_Exercise:_ Retype the data that follows, keeping every character the same.

_Materials provided:_
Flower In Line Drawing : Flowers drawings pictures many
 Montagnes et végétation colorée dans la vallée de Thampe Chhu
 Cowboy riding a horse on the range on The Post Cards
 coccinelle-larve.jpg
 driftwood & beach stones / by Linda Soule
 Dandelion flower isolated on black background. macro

_Result of this exercise:_
Flower In Line Drawing : Flowers drawings pictures many
 Montagnes et végétation colorée dans la vallée de Thampe Chhu
 Cowboy riding a horse on the range on The Post Cards
 coccinelle-larve.jpg
 driftwood & beach stones / by Linda Soule
 Dandelion flower isolated on black background. macro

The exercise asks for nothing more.